■ Text block
In 927, Sancho granted Gutier the villa of Villare, which neighboured Gutier's house in Vilanova dos Infantes. Gutier's son Rudesind later built the abbey of Celanova on the land at Villare. Besides his house or palace (domus) at Vilanova, Gutier owned another at Portomarín.

Upon Sancho's death in 929, Alfonso IV took over direct rule in Galicia. On 16 August, he rewarded Gutier for his continued support with rule over six counties (Note: The word for a county in contemporary Galician documents is conmisso or commissum (plural commissa). On the institution, see Julio Puyol, Orígenes del Reino de León y de sus instituciones políticas (Madrid: 1926), p. 176.) in Galicia: Quiroga, Santiago de Castillón, Lor, Saviñao, Louseiro and Ortigueira. The first five were all located within the Terra de Lemos not far from Lugo, while Ortigueira is on the northern coast. All are in Galicia. A document of 942, written after the death of Gutier and his brother Arias, show that they had once governed even more counties (commissa) and deaneries (decanías). (Note: These were rural properties belonging to monasteries.) The document mentions Lor and Quiroga, but also lists Bubal, Ladra, Limia, Paramo, Salnés, Sorga and Triós in Galicia, as well as Refojos de Leza further south in the county of Portugal.

■ Exercise data

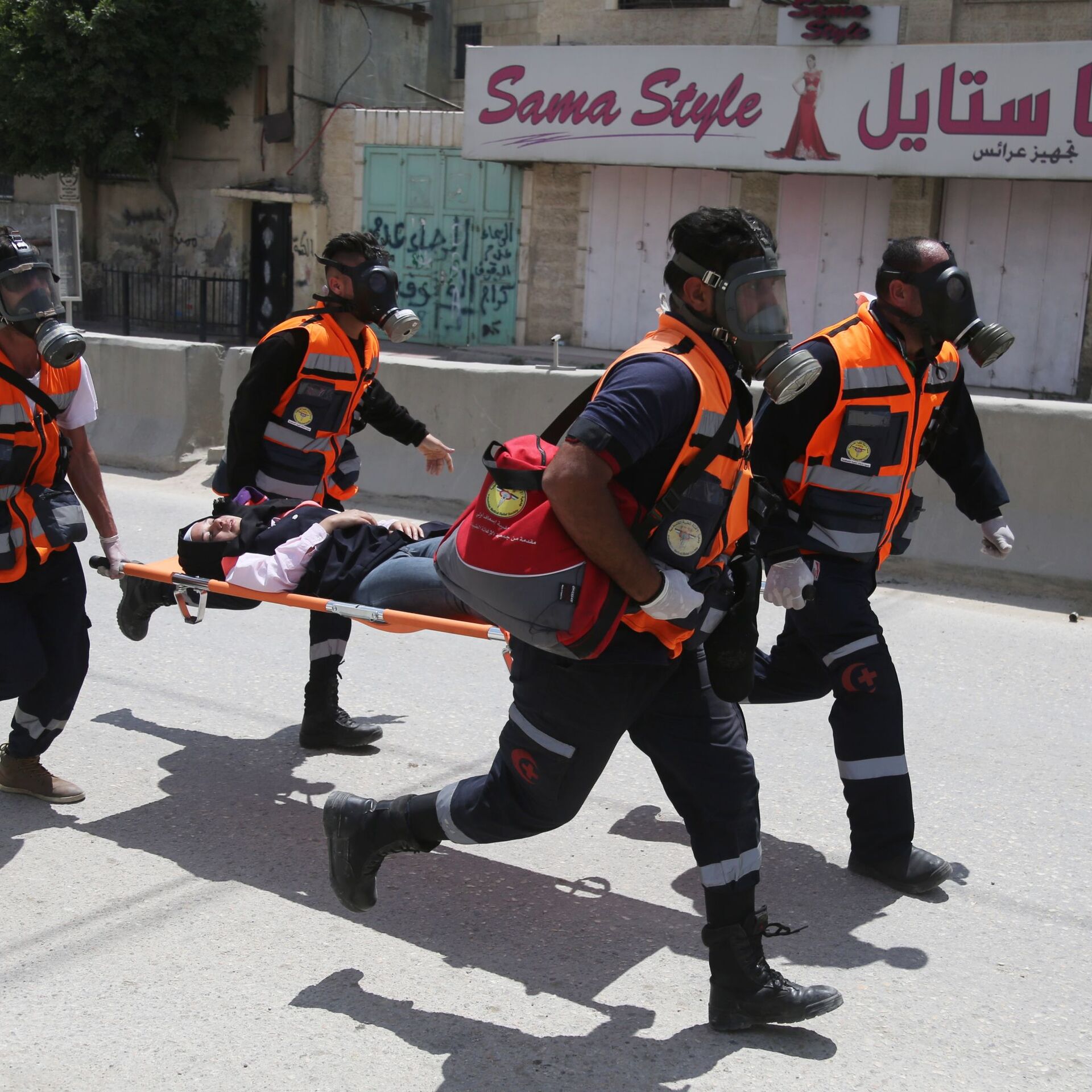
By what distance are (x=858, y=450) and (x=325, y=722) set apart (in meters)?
2.31

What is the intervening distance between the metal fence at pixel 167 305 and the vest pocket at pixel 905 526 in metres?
19.5

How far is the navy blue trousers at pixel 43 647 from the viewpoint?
14.3ft

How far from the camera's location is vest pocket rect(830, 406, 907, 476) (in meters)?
4.18

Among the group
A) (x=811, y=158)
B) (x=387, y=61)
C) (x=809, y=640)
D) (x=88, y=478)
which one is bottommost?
(x=809, y=640)

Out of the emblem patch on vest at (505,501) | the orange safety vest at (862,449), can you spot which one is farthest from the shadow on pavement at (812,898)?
the emblem patch on vest at (505,501)

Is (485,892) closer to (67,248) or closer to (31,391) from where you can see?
(31,391)

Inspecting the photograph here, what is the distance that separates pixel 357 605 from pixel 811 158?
50.4 ft

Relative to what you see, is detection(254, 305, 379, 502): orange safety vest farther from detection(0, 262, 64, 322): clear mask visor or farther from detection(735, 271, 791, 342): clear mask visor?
detection(735, 271, 791, 342): clear mask visor

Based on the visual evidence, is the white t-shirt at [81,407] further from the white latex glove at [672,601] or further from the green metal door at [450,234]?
the green metal door at [450,234]

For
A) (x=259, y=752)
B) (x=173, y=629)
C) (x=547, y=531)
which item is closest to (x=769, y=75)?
(x=173, y=629)

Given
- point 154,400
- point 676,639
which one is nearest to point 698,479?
point 676,639

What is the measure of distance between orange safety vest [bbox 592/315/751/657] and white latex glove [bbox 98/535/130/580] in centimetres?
230

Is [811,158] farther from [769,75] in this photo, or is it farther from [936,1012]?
[936,1012]

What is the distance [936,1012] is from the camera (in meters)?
3.45
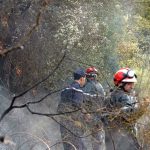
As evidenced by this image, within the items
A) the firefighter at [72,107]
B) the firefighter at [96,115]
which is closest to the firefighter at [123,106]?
the firefighter at [96,115]

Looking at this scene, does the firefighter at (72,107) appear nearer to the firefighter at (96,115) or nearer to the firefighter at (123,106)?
the firefighter at (96,115)

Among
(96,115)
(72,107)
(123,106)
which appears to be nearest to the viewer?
(123,106)

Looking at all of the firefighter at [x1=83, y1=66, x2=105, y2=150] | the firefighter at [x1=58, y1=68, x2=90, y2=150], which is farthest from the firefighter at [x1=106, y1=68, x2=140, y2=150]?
the firefighter at [x1=58, y1=68, x2=90, y2=150]

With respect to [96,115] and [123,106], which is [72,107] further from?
[123,106]

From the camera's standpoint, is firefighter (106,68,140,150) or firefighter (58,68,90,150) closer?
firefighter (106,68,140,150)

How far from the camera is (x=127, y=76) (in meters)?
6.64

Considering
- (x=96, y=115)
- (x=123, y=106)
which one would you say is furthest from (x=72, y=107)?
(x=123, y=106)

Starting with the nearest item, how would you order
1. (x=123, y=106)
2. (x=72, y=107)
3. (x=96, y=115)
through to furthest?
(x=123, y=106) → (x=96, y=115) → (x=72, y=107)

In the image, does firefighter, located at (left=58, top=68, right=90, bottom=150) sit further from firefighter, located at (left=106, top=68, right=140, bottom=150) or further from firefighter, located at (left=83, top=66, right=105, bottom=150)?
firefighter, located at (left=106, top=68, right=140, bottom=150)

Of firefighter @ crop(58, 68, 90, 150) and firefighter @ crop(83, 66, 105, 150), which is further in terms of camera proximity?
firefighter @ crop(58, 68, 90, 150)

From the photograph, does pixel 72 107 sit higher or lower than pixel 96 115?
lower

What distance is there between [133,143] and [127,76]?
0.91 m

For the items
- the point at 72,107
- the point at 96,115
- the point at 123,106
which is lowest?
the point at 72,107

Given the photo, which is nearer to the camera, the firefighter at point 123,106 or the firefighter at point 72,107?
the firefighter at point 123,106
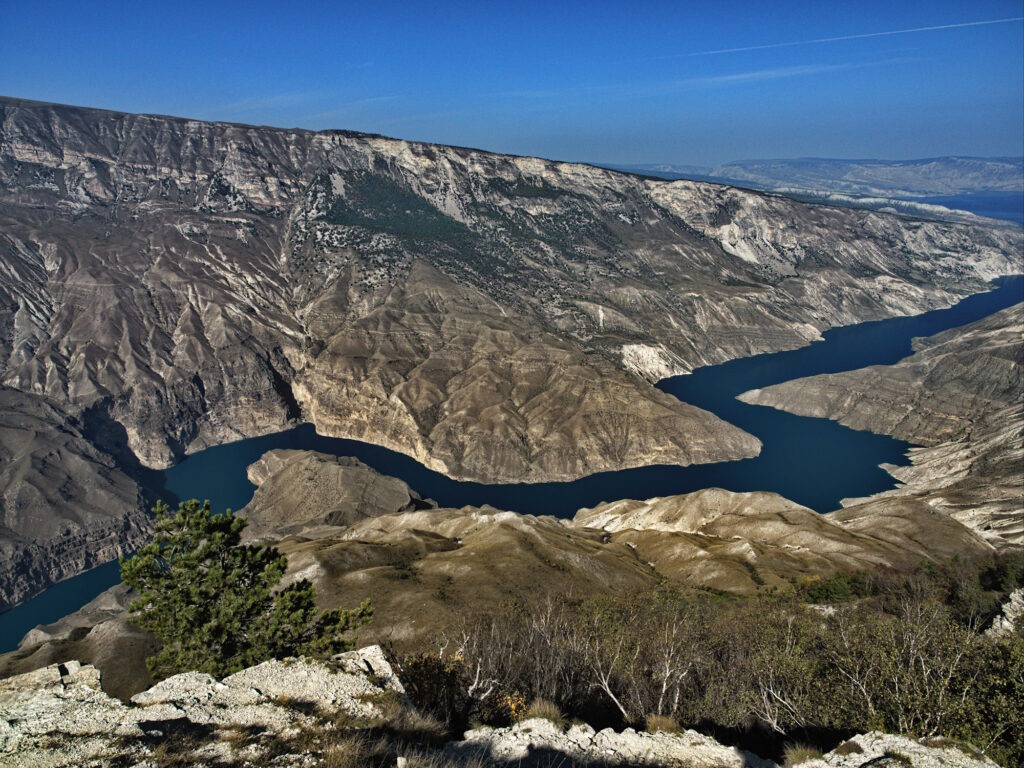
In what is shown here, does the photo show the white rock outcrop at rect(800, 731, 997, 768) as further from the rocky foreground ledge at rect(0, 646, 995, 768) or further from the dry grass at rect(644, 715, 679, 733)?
the dry grass at rect(644, 715, 679, 733)

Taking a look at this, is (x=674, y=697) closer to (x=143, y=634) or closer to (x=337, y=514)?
(x=143, y=634)

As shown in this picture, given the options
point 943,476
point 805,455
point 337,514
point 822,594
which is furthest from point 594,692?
point 805,455

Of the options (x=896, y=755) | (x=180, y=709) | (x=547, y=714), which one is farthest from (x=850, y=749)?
(x=180, y=709)

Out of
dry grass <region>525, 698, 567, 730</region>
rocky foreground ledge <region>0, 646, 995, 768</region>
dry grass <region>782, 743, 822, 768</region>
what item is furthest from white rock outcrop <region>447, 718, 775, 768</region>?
dry grass <region>782, 743, 822, 768</region>

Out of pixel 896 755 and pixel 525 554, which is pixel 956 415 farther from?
pixel 896 755

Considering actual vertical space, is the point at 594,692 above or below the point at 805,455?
above
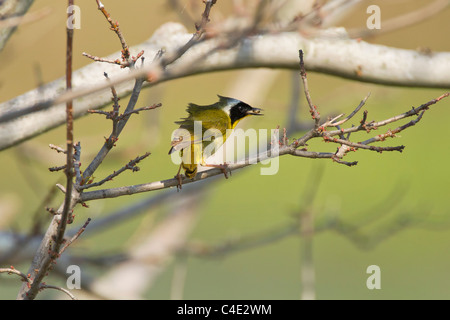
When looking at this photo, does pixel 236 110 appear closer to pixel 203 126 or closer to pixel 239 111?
pixel 239 111

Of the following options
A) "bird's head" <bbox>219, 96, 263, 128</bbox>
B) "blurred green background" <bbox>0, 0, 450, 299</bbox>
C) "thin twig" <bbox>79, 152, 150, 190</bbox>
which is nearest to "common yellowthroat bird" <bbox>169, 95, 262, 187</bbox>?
"bird's head" <bbox>219, 96, 263, 128</bbox>

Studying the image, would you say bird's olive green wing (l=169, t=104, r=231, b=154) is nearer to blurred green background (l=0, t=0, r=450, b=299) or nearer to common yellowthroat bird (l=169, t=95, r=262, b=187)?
common yellowthroat bird (l=169, t=95, r=262, b=187)

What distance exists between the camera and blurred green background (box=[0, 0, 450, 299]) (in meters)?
4.70

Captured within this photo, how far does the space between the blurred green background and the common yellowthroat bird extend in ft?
3.98

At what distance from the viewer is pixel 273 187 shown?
30.8 feet

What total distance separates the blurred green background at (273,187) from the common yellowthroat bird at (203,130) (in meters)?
1.21

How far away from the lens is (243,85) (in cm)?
431

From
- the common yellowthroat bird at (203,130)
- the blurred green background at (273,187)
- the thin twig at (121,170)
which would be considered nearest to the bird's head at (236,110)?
the common yellowthroat bird at (203,130)

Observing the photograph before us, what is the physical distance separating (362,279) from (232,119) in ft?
14.9

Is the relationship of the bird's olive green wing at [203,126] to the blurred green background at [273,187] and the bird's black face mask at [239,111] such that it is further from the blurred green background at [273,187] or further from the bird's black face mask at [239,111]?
the blurred green background at [273,187]

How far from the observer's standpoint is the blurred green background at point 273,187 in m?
4.70

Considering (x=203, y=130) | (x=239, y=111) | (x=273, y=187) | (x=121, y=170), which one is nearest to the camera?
(x=121, y=170)

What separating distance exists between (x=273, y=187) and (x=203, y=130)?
286 inches

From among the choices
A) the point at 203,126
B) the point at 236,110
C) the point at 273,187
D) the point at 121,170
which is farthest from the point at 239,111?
the point at 273,187
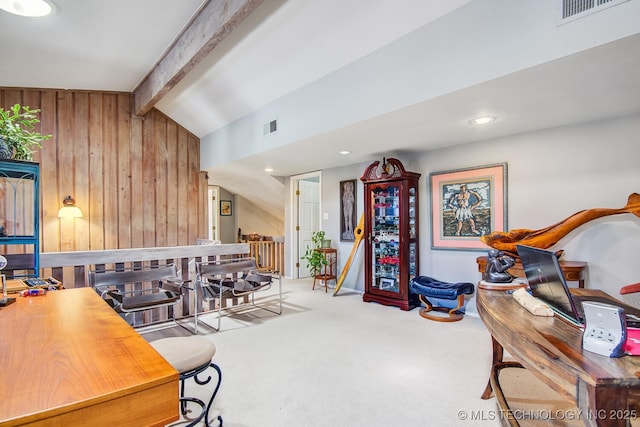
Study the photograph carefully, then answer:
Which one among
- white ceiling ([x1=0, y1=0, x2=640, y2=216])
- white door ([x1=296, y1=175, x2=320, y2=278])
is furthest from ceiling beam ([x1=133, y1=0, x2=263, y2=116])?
white door ([x1=296, y1=175, x2=320, y2=278])

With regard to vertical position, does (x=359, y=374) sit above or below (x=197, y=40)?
below

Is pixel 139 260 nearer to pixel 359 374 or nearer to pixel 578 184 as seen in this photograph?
pixel 359 374

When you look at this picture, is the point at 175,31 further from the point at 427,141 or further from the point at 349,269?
the point at 349,269

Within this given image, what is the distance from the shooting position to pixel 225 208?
8.77 m

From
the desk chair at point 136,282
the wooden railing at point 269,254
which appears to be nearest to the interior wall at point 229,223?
the wooden railing at point 269,254

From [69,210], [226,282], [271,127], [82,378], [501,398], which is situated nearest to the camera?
[82,378]

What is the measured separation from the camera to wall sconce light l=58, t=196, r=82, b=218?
4.61 meters

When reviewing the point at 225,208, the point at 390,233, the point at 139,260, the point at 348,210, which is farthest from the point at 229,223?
the point at 390,233

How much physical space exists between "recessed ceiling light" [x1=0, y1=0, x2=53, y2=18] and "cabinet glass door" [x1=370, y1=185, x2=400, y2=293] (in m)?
3.71

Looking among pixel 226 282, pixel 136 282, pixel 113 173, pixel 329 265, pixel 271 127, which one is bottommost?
pixel 329 265

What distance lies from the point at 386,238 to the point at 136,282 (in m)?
3.02

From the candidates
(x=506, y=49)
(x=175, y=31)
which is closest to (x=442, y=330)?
(x=506, y=49)

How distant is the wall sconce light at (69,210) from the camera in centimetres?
461

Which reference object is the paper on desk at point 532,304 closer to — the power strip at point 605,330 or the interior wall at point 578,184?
the power strip at point 605,330
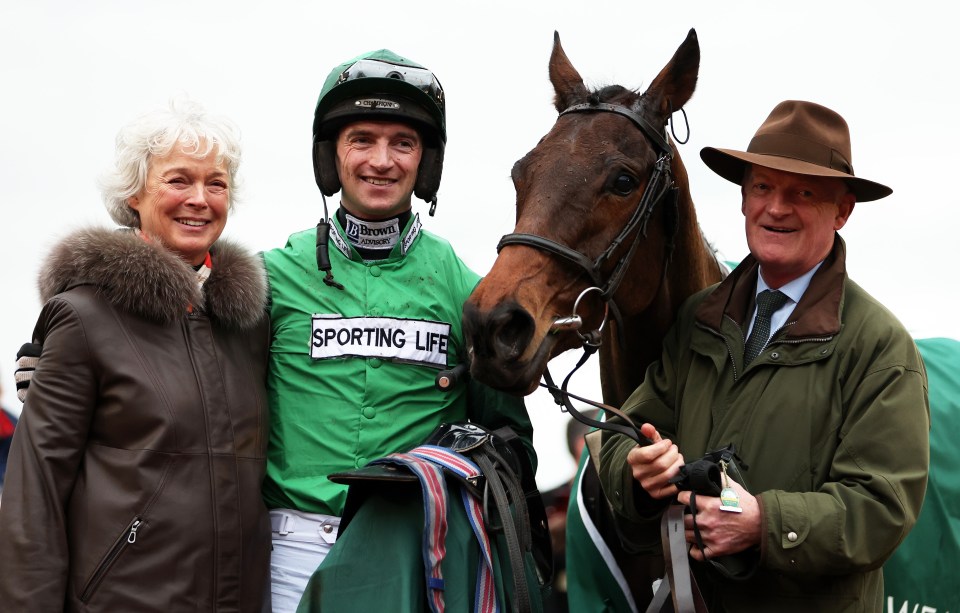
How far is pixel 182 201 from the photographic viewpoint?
350cm

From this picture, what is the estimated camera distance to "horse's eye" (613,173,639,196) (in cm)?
352

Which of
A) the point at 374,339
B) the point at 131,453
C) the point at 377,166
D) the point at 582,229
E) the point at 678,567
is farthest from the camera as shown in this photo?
the point at 377,166

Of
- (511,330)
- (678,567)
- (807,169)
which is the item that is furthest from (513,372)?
(807,169)

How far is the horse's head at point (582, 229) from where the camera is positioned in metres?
3.23

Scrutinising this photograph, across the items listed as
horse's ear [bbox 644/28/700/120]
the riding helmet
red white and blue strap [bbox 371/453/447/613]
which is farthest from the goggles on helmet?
red white and blue strap [bbox 371/453/447/613]

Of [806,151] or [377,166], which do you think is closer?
[806,151]

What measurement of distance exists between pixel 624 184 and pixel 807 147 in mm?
584

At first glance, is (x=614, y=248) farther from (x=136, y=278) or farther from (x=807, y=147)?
(x=136, y=278)

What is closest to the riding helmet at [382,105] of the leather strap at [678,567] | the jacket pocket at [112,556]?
the jacket pocket at [112,556]

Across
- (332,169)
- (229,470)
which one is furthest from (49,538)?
(332,169)

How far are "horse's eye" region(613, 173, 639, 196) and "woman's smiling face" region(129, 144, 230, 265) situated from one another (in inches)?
51.4

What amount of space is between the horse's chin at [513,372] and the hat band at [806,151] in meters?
0.94

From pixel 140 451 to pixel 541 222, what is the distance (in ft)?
4.59

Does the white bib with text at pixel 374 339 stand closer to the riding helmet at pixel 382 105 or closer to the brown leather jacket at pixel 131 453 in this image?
the brown leather jacket at pixel 131 453
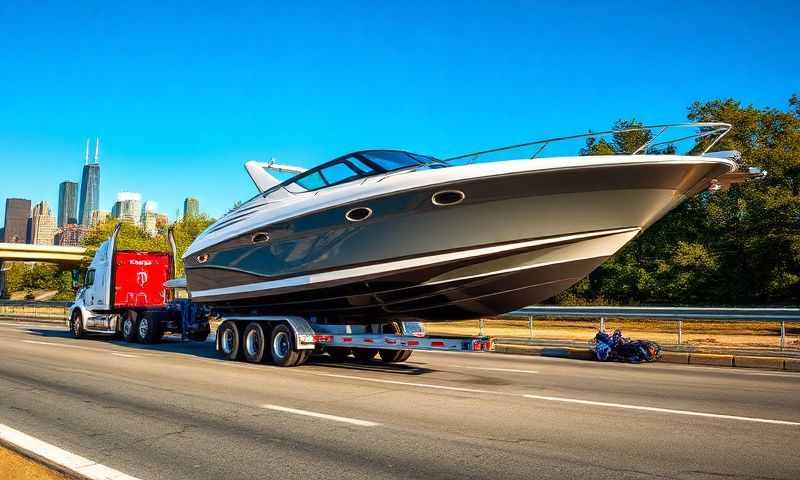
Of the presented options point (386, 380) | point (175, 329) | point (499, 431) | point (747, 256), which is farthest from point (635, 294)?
point (499, 431)

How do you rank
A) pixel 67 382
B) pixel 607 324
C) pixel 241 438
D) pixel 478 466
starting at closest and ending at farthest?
pixel 478 466 → pixel 241 438 → pixel 67 382 → pixel 607 324

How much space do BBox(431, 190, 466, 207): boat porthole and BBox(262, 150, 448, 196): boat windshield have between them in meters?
0.60

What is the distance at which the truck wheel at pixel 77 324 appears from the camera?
19.1 metres

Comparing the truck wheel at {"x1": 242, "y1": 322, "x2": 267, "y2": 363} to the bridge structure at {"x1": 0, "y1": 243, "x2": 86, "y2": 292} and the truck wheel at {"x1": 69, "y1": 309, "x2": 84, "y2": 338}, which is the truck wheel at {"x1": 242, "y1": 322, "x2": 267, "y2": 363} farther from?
the bridge structure at {"x1": 0, "y1": 243, "x2": 86, "y2": 292}

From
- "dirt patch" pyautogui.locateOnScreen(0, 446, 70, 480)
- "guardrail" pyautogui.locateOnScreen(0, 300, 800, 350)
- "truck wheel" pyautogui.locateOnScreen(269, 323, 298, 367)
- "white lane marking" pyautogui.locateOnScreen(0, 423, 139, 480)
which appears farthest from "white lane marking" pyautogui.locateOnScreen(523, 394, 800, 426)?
"guardrail" pyautogui.locateOnScreen(0, 300, 800, 350)

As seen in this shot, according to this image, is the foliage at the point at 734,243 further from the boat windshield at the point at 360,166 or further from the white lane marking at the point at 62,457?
the white lane marking at the point at 62,457

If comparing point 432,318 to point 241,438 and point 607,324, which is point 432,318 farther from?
point 607,324

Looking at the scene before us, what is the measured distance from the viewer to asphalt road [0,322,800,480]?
4.52 meters

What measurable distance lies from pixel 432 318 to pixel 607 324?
1579 cm

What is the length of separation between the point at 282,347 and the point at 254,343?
88 centimetres

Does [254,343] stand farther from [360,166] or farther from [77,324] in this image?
[77,324]

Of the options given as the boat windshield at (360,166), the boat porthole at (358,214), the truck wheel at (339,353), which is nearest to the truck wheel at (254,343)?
the truck wheel at (339,353)

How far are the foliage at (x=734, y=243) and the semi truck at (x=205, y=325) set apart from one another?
732 inches

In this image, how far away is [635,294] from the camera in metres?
32.1
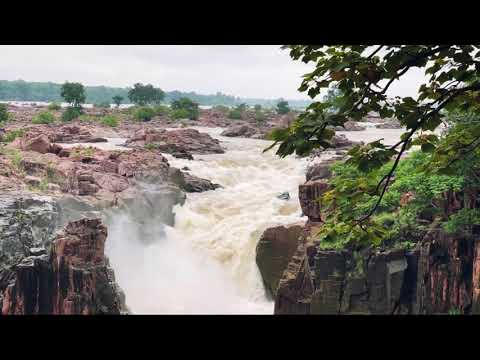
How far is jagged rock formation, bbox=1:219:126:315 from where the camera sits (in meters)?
9.40

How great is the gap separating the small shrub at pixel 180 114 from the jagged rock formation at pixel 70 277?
2447 centimetres

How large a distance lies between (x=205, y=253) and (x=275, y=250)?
2066 mm

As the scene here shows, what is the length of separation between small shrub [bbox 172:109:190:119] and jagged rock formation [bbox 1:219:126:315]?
80.3ft

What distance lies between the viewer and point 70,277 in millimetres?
9492

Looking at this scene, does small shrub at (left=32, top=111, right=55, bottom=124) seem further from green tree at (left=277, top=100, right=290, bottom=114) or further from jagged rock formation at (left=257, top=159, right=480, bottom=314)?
jagged rock formation at (left=257, top=159, right=480, bottom=314)

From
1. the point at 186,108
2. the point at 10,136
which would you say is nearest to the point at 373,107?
the point at 10,136

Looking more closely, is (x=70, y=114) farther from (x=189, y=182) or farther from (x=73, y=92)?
(x=189, y=182)

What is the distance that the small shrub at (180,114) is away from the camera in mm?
33781

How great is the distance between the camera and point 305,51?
256 cm

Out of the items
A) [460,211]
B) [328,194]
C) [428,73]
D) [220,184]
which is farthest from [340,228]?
[220,184]
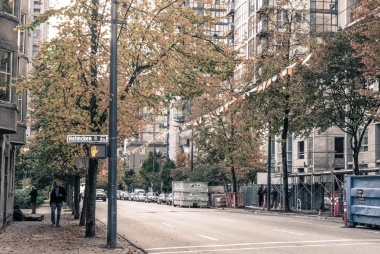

■ Task instructions
**1.** Copy the passage about Gutier's lands from "In 927, Sancho" to "another at Portomarín.".
**2.** Carry on the passage about Gutier's lands from its last sentence.
The records have nothing to do with the text about Gutier's lands.

■ Your responses
**1.**
In 927, Sancho granted Gutier the villa of Villare, which neighboured Gutier's house in Vilanova dos Infantes. Gutier's son Rudesind later built the abbey of Celanova on the land at Villare. Besides his house or palace (domus) at Vilanova, Gutier owned another at Portomarín.

**2.**
Gutier witnessed many other royal acts of Alfonso IV until his overthrow by his younger brother, Ramiro II in 931. Gutier may have had a large role in Alfonso's overthrow, since he witnessed many acts of Ramiro from 931 until his death. By contrast most of the magnates who backed Alfonso against his brother were marginalized following Ramiro's victory.